Your ears will thank you for attending “Man with a Movie Camera” (Oriental Theatre, 7 p.m.), since MFF is presenting Dziga Vertov’s 1929 silent classic with—wait for it—live musical accompaniment by the world-famous Alloy Orchestra. The film captures the Soviet Union at a transitional chapter, but its main subject is a fascination with machinery—the engines of revolution, the levers of labor, the gears of cinema. What emerges from the endlessly innovative photography and editing is a crushing critique of Lenin’s failures, yes, but also a new way of speaking with film. Once you’ve seen this proletarian symphony, it’s hard to quarrel with a recent international poll that crowned it the greatest documentary of all-time.

"Top Secret!"
“Top Secret!”

Wednesday, Oct. 1

When I was 10 years old, I knew there were two kinds of people: Those who recognized 1984’s “Top Secret!” (Oriental Theatre, 7 p.m.) as the greatest spoof comedy ever made, and morons. Sure, the story, which simultaneously parodies Elvis musicals and Cold War espionage thrillers, lacks a sturdy spine. But it’s also teeming with madcap inspiration (an underwater barroom brawl), ambitious sight gags (a station that leaves the train), and a hilariously overcommitted Val Kilmer in his first role. Co-directors Jerry Zucker, Jim Abrahams, and David Zucker (the first two will attend) are Shorewood natives famous for their rapid-fire gags. Their real brilliance, though, is in puncturing the genre clichés we didn’t even know existed.

"Horses of God"
“Horses of God”

Thursday, Oct. 2

Eleven years ago, Nabil Ayouch’s lovely urban fable “Ali Zaoua, Prince of the Streets” was my favorite movie of the Milwaukee International Film Festival. Ayouch’s latest work, “Horses of God” (Oriental Theatre, 9:30 p.m.), is less masterful, but at least it swings for the fences. By charting how several slum dwellers evolve into suicide bombers who carry out the real-life 2003 attacks in Morocco, the film tries to comprehend, with pity rather than anger, the interrelationships between youth, desperation, and zealotry.

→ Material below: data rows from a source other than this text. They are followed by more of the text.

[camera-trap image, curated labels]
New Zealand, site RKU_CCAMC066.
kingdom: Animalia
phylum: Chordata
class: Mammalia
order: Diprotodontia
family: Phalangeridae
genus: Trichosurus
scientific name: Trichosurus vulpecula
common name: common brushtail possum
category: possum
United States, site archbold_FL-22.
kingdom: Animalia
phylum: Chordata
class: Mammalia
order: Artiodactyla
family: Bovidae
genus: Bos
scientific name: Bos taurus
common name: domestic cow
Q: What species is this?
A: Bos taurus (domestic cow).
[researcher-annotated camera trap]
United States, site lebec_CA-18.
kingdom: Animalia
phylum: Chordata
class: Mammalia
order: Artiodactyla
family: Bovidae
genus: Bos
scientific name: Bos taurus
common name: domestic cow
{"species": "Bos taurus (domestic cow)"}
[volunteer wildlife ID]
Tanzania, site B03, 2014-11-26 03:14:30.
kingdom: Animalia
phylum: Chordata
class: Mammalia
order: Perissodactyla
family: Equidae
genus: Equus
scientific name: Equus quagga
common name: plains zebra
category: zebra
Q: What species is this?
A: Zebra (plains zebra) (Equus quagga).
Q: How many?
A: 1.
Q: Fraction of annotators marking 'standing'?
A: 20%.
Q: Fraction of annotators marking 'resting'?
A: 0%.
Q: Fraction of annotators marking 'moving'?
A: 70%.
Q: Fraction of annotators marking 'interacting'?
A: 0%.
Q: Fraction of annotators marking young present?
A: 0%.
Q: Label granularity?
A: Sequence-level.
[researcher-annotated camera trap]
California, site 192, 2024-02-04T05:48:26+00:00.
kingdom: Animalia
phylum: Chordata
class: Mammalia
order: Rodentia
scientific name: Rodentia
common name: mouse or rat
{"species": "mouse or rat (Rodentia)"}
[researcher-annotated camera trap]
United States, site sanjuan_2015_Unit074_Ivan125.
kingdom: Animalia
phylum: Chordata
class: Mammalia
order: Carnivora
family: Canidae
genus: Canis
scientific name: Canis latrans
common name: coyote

The full festival lineup can be accessed online at mkefilm.org.

Venues include the Fox-Bay Cinema Grill; the Times Cinema; and the historic Oriental and Downer Theatres. Tickets are $10, but discounts are available for seniors, students, and children. Tickets can be purchased online, by phone, or in person at each theater box-office. Screenings routinely sell out, so buy your tickets now.